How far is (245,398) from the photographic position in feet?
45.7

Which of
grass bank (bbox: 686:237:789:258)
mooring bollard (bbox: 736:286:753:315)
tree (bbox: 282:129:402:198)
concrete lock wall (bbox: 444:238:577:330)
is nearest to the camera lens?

-*-

-- What you have to do --
Print all of the records above again, reproducing every line without any change.

-- Correct response --
How far is (245,398) from the photographic position in feet?
45.7

Which of
grass bank (bbox: 686:237:789:258)
mooring bollard (bbox: 736:286:753:315)
tree (bbox: 282:129:402:198)
concrete lock wall (bbox: 444:238:577:330)
is nearest to the camera lens?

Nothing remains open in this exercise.